▸ SOURCE DOCUMENT:
::::
Interview Mom or Grandma

by | Jun 4, 2020

Week 13: Ideas for talking to mom

There are so many funny little habits we pick up from our parents without ever realizing it. Have a good laugh and talk to mom or grandma about the small things that make her presence so special.

  • Why does she make that weird thing at Thanksgiving?
  • Why does she say that one word so strangely?
  • Why does she watch THAT news channel?
  • Who taught her how to do her favorite hobby?


This challenge is timed for Mother’s Day but of course, can be done at any point during the year. Our recent blog post, “15 Questions to Ask Your Mom This Mother’s Day” has more sample questions and a beautiful freebie you can pick up and use to interview your own mother. (link in bio) You could easily use some of the questions to have your children interview their grandmothers.

The inspiration for this came from a story we’re sure we heard on “This American Life” many years ago. Which episode has been lost to the cobwebs of our mind.
::::
▸ EXTRACTED INFORMATION:

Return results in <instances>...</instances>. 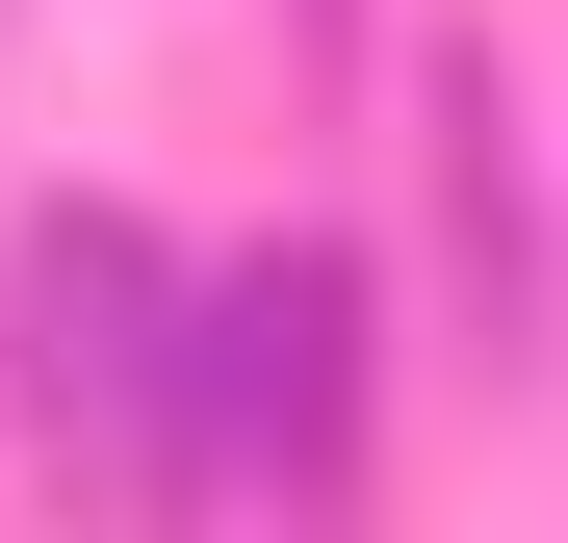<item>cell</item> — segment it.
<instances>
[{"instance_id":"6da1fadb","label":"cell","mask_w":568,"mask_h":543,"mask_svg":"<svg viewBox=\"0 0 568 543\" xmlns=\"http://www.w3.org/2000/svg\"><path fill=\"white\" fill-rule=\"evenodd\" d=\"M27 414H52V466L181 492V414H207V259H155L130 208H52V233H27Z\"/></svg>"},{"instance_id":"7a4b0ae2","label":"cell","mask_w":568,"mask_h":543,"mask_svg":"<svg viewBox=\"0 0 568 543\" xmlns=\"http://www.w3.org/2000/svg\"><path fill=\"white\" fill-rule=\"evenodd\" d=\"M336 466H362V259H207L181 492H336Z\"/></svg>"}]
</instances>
::::
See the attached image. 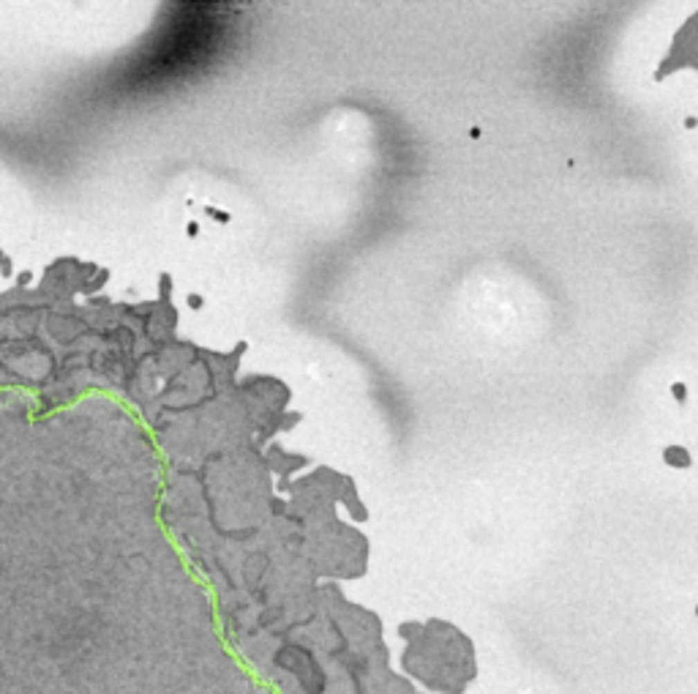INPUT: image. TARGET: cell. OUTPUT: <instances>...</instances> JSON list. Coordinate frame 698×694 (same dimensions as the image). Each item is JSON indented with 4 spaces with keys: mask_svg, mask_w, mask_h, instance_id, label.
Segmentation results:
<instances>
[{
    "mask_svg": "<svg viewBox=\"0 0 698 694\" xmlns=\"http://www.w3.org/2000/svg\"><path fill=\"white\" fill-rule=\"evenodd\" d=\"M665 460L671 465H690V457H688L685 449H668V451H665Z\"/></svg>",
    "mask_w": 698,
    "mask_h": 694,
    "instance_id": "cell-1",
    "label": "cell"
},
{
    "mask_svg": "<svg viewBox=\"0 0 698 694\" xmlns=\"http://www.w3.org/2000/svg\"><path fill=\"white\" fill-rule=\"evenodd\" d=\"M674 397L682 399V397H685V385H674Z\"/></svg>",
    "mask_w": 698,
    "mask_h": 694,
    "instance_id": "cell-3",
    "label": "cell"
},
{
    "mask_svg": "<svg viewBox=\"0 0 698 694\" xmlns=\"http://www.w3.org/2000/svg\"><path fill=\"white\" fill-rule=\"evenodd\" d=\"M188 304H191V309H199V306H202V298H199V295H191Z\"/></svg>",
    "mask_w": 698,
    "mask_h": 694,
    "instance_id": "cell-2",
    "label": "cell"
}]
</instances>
::::
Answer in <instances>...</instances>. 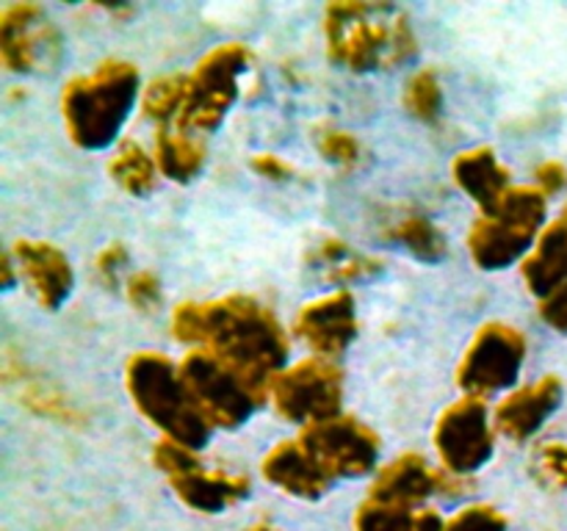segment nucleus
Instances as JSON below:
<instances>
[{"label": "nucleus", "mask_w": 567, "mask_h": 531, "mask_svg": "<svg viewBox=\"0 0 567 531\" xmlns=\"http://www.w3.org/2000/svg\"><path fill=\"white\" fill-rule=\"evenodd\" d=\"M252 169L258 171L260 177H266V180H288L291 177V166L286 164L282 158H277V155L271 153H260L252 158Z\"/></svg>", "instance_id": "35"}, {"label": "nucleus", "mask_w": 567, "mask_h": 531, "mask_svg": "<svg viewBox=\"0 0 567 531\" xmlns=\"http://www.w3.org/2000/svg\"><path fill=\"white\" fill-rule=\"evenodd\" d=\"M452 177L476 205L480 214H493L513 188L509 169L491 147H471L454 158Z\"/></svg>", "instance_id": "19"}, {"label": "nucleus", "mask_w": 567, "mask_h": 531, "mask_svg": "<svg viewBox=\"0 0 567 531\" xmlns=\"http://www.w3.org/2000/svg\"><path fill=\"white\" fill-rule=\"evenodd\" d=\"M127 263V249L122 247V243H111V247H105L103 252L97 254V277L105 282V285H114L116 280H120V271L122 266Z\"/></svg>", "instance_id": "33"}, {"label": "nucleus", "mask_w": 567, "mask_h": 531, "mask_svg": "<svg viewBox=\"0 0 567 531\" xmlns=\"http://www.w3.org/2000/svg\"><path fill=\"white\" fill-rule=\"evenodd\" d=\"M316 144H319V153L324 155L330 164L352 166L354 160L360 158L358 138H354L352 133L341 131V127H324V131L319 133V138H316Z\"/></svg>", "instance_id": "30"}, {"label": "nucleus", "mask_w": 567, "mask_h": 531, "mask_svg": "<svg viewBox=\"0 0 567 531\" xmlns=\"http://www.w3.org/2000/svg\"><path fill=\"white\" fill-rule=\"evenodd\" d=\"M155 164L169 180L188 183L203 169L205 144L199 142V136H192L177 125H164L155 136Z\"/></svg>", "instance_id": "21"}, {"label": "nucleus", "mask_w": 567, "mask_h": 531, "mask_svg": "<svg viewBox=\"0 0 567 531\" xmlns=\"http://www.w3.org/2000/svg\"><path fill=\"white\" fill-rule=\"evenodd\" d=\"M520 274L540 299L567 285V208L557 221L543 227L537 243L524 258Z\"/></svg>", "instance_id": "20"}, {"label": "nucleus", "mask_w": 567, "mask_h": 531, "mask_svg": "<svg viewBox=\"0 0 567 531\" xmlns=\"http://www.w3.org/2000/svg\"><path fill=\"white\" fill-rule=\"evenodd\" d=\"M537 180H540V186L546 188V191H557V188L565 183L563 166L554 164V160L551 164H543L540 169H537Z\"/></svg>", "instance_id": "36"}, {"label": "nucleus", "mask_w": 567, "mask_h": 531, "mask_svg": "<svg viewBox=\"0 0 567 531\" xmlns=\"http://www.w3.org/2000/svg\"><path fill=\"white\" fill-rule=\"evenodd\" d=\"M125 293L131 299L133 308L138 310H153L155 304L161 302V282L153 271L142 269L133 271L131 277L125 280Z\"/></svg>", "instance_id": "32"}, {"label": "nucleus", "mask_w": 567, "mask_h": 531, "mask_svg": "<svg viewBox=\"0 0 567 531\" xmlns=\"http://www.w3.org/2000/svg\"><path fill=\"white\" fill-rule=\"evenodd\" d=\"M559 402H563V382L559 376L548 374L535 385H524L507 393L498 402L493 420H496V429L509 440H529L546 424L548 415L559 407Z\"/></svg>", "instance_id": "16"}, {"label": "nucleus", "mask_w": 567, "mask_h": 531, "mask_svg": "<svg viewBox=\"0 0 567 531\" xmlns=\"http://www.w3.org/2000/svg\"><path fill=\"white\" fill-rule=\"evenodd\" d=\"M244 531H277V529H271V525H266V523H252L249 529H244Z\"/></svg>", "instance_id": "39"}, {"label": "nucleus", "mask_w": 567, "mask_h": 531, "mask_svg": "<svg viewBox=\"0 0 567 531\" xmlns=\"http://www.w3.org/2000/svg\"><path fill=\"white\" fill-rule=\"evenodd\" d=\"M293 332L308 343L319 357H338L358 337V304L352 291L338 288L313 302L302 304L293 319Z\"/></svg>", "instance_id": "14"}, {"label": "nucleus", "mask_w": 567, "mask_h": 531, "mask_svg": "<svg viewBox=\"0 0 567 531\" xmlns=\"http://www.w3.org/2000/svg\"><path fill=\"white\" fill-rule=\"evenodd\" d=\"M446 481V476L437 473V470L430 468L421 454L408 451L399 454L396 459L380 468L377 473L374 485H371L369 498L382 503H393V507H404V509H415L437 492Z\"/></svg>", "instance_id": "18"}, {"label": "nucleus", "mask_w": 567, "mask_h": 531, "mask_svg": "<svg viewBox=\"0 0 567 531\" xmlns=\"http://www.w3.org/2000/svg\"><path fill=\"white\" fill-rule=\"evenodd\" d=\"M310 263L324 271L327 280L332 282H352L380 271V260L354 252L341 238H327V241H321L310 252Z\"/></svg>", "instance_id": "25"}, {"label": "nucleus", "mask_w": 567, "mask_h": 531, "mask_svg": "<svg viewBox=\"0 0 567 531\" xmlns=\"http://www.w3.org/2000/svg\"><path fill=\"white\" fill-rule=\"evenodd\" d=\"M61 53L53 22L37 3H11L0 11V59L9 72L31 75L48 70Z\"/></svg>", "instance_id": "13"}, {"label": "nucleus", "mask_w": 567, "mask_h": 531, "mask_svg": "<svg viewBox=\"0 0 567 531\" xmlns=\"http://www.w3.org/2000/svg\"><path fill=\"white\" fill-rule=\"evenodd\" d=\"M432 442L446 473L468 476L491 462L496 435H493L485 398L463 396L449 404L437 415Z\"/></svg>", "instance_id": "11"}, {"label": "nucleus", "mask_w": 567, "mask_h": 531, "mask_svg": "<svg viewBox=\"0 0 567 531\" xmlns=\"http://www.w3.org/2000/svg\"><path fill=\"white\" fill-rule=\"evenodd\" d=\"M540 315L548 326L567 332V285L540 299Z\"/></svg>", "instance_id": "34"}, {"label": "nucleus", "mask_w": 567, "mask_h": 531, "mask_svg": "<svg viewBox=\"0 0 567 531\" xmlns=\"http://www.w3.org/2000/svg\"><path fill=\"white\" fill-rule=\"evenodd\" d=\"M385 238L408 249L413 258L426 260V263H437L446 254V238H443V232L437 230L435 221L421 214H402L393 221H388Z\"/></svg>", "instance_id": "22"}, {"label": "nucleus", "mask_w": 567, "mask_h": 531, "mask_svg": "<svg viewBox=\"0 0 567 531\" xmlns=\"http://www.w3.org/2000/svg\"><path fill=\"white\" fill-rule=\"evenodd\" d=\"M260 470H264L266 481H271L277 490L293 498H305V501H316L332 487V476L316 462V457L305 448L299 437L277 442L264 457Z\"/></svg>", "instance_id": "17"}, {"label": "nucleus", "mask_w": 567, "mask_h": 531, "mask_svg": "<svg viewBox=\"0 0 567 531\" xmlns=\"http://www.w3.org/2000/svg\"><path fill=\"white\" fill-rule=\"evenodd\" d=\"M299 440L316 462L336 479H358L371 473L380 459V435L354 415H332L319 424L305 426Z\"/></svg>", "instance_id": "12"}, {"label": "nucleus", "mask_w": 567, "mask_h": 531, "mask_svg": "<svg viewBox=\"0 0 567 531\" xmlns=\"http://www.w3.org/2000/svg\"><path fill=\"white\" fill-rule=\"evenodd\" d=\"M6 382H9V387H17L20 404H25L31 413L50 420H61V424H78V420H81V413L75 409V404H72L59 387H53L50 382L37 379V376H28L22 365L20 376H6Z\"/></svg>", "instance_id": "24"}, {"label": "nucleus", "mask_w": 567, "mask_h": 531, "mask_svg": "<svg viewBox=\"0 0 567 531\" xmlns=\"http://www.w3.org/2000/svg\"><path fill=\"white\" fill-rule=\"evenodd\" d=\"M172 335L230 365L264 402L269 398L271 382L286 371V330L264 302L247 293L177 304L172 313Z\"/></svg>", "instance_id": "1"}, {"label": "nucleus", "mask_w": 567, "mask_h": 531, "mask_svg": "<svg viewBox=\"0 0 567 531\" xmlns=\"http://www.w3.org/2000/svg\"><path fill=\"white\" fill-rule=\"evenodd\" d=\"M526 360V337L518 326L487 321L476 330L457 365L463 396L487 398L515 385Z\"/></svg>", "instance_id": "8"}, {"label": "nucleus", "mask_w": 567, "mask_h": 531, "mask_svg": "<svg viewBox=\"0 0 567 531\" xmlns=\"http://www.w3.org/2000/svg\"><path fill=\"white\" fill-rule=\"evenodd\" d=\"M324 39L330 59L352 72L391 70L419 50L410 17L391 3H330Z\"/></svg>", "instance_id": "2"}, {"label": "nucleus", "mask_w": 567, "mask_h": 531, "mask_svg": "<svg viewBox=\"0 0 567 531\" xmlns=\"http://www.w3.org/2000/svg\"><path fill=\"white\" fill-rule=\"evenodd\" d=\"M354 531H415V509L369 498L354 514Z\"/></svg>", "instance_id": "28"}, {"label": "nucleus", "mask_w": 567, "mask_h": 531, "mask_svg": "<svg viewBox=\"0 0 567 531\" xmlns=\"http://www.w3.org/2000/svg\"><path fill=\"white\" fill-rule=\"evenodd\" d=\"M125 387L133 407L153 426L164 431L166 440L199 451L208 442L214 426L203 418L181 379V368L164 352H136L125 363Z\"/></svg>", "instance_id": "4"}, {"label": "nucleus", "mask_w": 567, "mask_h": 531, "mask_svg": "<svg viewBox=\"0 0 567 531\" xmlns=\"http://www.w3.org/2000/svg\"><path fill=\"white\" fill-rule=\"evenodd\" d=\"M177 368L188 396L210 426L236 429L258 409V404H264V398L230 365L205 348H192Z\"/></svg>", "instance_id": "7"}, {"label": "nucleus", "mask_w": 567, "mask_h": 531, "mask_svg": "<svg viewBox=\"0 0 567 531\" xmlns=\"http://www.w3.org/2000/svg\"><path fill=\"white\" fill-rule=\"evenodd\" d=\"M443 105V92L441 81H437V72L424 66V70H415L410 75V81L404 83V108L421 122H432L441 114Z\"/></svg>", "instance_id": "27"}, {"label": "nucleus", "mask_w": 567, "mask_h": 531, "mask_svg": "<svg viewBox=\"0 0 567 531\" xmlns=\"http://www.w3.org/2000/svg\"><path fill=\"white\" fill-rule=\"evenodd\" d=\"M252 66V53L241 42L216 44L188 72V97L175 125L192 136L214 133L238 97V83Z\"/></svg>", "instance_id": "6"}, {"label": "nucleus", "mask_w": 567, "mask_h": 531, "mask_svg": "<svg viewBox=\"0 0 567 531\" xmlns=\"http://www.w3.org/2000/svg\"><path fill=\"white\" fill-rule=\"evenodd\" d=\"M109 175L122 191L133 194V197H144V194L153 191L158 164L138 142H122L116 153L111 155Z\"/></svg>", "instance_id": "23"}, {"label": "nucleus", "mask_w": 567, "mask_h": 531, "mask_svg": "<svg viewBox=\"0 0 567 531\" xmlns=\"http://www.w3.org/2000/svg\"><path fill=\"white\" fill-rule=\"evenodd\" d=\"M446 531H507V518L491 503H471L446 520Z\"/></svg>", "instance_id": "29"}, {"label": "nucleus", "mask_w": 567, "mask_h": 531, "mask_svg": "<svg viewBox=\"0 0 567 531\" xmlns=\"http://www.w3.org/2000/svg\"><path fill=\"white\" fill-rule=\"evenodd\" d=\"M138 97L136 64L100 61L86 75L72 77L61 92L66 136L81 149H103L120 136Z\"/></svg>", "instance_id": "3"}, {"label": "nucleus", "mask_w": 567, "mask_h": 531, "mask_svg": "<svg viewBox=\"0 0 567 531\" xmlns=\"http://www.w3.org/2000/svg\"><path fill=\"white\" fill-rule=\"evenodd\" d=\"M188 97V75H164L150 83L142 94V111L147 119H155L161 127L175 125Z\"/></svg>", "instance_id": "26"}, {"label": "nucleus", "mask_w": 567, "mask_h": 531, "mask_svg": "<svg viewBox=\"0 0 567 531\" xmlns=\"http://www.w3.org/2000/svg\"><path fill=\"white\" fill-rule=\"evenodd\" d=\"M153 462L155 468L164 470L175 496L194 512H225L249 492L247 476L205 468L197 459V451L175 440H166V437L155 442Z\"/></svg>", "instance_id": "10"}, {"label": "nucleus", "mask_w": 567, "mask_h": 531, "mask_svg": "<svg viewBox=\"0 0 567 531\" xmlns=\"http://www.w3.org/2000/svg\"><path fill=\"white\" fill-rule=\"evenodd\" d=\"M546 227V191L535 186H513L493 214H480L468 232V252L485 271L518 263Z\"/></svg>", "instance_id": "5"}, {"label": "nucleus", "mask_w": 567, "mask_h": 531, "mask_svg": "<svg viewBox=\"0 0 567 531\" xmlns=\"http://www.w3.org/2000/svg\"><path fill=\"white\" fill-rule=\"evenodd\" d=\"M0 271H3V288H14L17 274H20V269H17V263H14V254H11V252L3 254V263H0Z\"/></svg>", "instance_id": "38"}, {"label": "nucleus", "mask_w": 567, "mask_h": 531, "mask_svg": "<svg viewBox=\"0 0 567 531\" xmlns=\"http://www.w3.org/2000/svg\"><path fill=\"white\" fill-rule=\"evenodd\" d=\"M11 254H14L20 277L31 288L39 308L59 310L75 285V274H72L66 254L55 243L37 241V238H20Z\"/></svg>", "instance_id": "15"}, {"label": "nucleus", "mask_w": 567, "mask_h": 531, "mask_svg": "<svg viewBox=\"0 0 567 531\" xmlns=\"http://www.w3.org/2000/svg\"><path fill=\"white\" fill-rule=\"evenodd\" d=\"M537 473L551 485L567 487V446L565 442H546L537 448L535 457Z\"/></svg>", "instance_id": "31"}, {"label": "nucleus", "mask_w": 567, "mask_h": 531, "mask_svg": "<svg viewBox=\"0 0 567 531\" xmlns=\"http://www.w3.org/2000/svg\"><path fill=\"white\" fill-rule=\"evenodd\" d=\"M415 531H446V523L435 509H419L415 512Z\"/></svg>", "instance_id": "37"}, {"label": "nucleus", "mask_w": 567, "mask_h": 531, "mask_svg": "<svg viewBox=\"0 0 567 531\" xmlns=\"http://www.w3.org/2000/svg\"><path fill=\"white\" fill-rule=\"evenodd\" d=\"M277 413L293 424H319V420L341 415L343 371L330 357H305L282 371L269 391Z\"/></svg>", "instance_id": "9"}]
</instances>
::::
▸ PROMPT A:
In the article about interviewing mom or grandma, which program do the writers believe inspired the challenge?
▸ PROMPT B:
Extend the article on interviewing mom or grandma, beginning right after its final sentence.

▸ TASK RESPONSE A:
"This American Life"

▸ TASK RESPONSE B:
Though there are many variations out there, the quick version  goes like this: 

A woman is preparing a roast for dinner and chops off the perfectly good end pieces before putting it in the oven. Her husband observes this and asks why she would do such a thing. “That’s what my mom did,” she explains.

Mom calls the next day to see how things are and the daughter asks, “Why did you always cut the ends off the roast?” “That’s what my mom always did,” she replies.

Mom calls her mother and asks, “Why did you always cut the ends off the roast?” “My pan was too small!” she exclaims.

Every family does weird stuff and no one but the older generations knows why. If you are still blessed to have your mother in your life, use this time to connect. You’ll never regret the effort. You’ll end having more insight and empathy for her life and her effort.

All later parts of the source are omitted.